◆ TASK BRIEF: Can you copy out the whole blog post below word for word?

One resource that we want EVERYONE in the world to experience is Loving on Purpose. http://lovingonpurpose.com/ We have never found anything more compelling, Biblically sound, motivating, and empowering than his stuff. We use it now with our students, our kids, and ESPECIALLY anyone planning to get married. In fact, we don't marry anyone anymore until they've gone through a personal Sozo and Danny Silk's Defining the Relationship. Our thinking is, "get as cleaned up as we can before we get married!!" There is just nothing better out there, and we've read the other stuff. Check into it- you'll love it.

We recently had a night with internationals over- that was wonderful, as usual. The kitchen was so packed with Americans and internationals we didn't have room to move. We made homemade pasta and had a blast. Our next gathering is to have them all over the day before Easter and treat them to an American Easter dinner, and dying eggs, and an egg hunt! Should be fun!

So family....thanks for reading :) We love you, and we love getting your email updates! I still haven't figured out how to upload videos on here- I'm having trouble changing their format somehow- but when I get it figured out, I'll email you the link.

Have a wonderful April!!
love love love
us Thoofts








Tuesday, March 8, 2011

A Little Personal Snapshot

Well, family, we are enjoying watching people change around us. For the better I mean. Since we have learned to use the Sozo tool I blogged about a few weeks ago, we are seeing many people give up old grudges and resentments. We are seeing curses and vows broken. We are seeing people change the way they think about God and about themselves. We are seeing people learn how to think like a loved son or daughter, and live according to that, rather than a powerless victim.

◆ PROVIDED DATA:
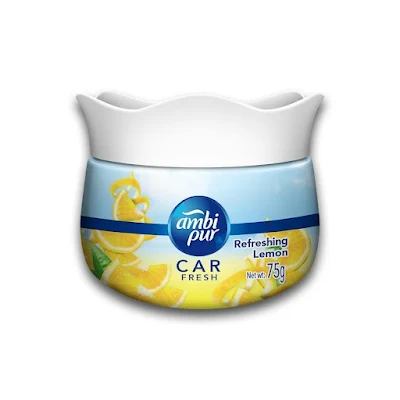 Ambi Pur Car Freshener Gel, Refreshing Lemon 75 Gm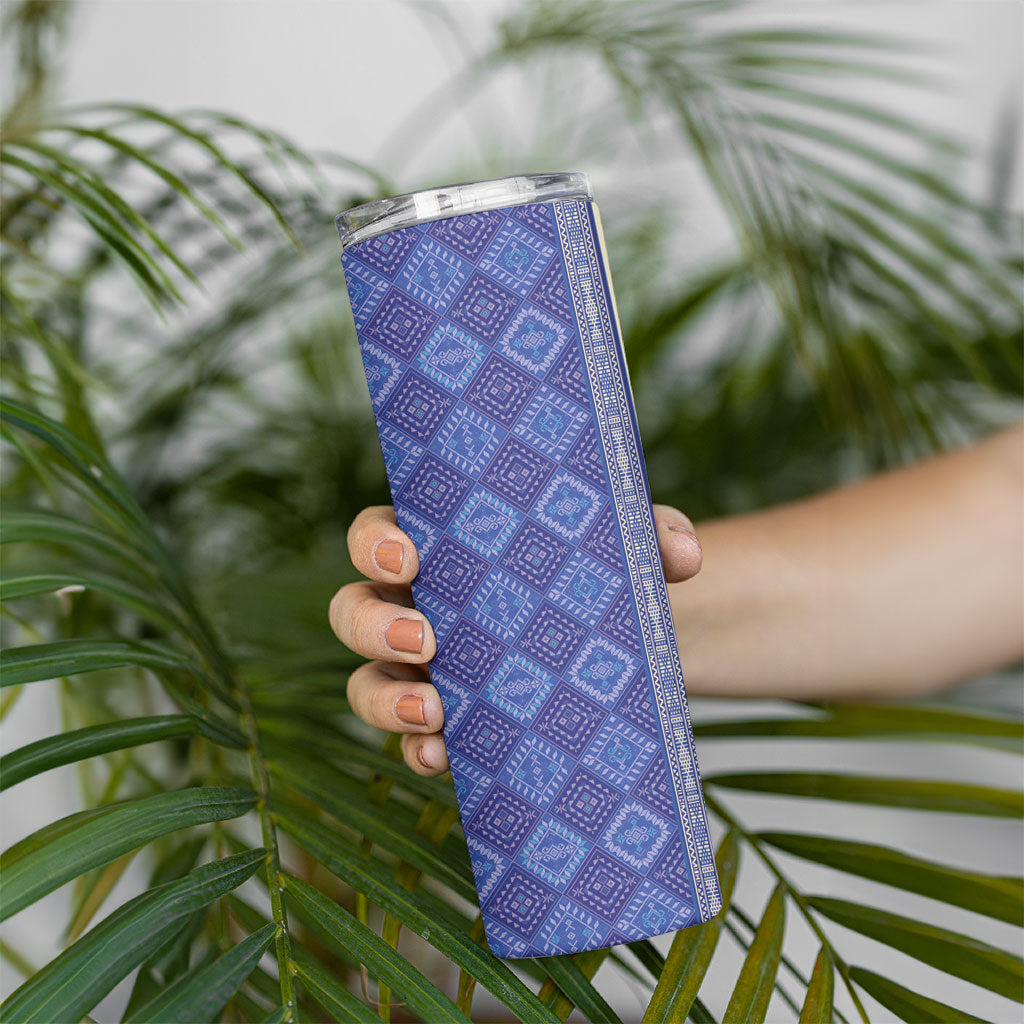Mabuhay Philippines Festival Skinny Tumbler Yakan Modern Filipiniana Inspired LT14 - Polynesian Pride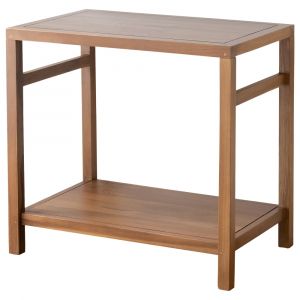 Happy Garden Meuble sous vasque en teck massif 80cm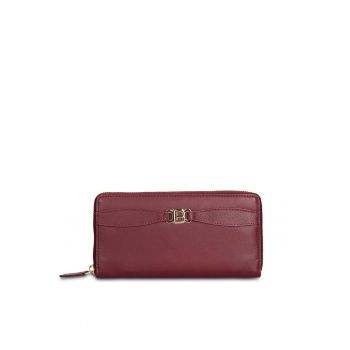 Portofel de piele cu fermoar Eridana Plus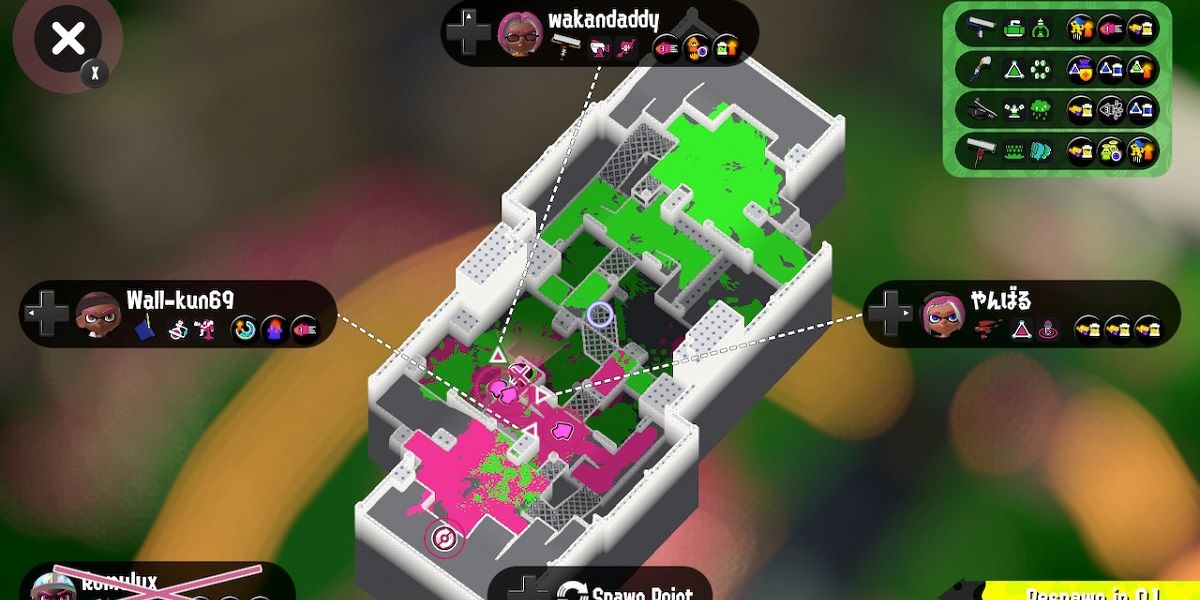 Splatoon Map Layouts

--

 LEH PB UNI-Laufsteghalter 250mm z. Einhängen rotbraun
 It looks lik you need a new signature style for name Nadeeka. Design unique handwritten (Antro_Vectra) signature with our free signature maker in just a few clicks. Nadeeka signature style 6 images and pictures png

◆ WRITTEN SOLUTION:
One resource that we want EVERYONE in the world to experience is Loving on Purpose. http://lovingonpurpose.com/ We have never found anything more compelling, Biblically sound, motivating, and empowering than his stuff. We use it now with our students, our kids, and ESPECIALLY anyone planning to get married. In fact, we don't marry anyone anymore until they've gone through a personal Sozo and Danny Silk's Defining the Relationship. Our thinking is, "get as cleaned up as we can before we get married!!" There is just nothing better out there, and we've read the other stuff. Check into it- you'll love it.

We recently had a night with internationals over- that was wonderful, as usual. The kitchen was so packed with Americans and internationals we didn't have room to move. We made homemade pasta and had a blast. Our next gathering is to have them all over the day before Easter and treat them to an American Easter dinner, and dying eggs, and an egg hunt! Should be fun!

So family....thanks for reading :) We love you, and we love getting your email updates! I still haven't figured out how to upload videos on here- I'm having trouble changing their format somehow- but when I get it figured out, I'll email you the link.

Have a wonderful April!!
love love love
us Thoofts








Tuesday, March 8, 2011

A Little Personal Snapshot

Well, family, we are enjoying watching people change around us. For the better I mean. Since we have learned to use the Sozo tool I blogged about a few weeks ago, we are seeing many people give up old grudges and resentments. We are seeing curses and vows broken. We are seeing people change the way they think about God and about themselves. We are seeing people learn how to think like a loved son or daughter, and live according to that, rather than a powerless victim.